* TASK TO CARRY OUT *
Where the string "style" appears in a line of the data, show that line.

* DATA FOR ANALYSIS *

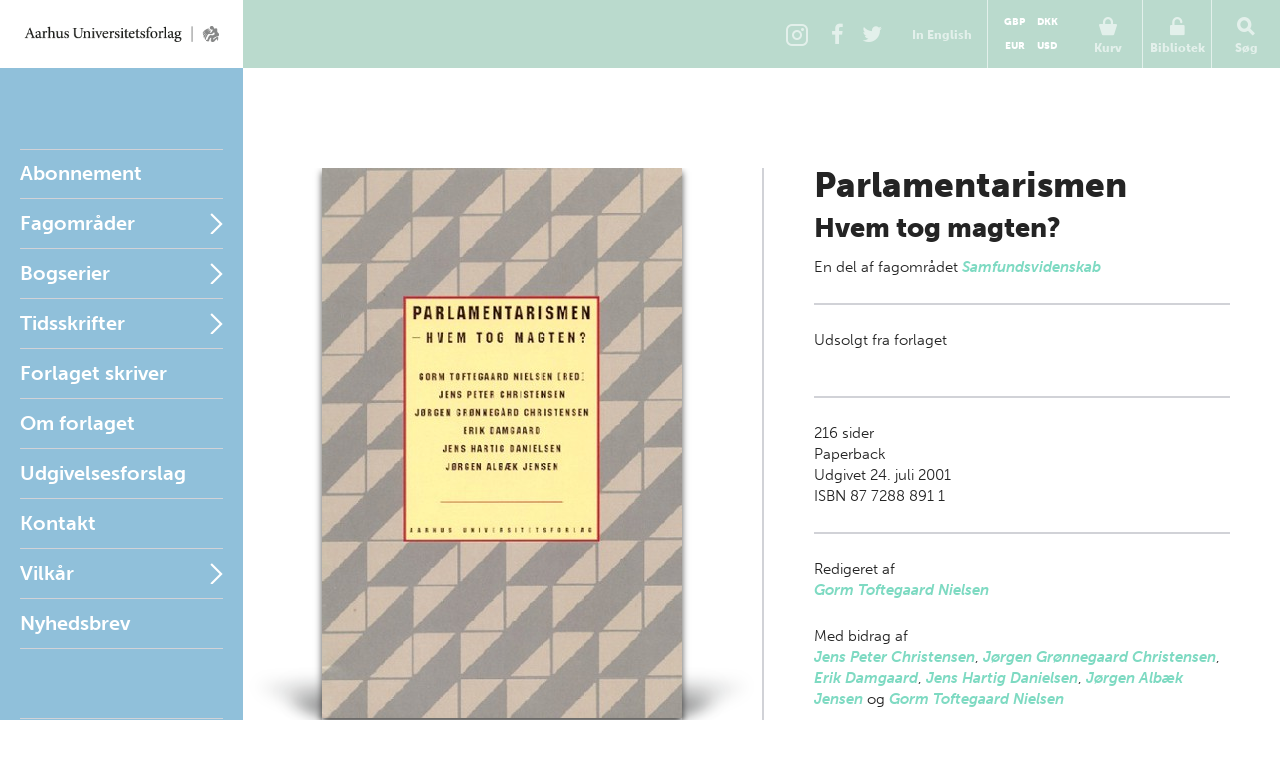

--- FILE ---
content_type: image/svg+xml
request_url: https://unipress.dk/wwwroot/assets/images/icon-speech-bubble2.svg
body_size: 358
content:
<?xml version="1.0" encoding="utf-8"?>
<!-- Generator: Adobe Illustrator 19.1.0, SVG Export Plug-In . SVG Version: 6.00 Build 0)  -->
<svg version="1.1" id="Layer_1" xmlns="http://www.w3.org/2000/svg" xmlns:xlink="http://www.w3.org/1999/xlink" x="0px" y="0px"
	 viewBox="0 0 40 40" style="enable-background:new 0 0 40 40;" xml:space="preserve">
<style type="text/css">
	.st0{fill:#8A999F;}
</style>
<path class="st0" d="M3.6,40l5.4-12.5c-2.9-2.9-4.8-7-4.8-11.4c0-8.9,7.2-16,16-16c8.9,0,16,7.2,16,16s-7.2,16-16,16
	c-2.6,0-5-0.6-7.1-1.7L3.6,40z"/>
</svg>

* RESPONSE AREA *
	 viewBox="0 0 40 40" style="enable-background:new 0 0 40 40;" xml:space="preserve">
<style type="text/css">
</style>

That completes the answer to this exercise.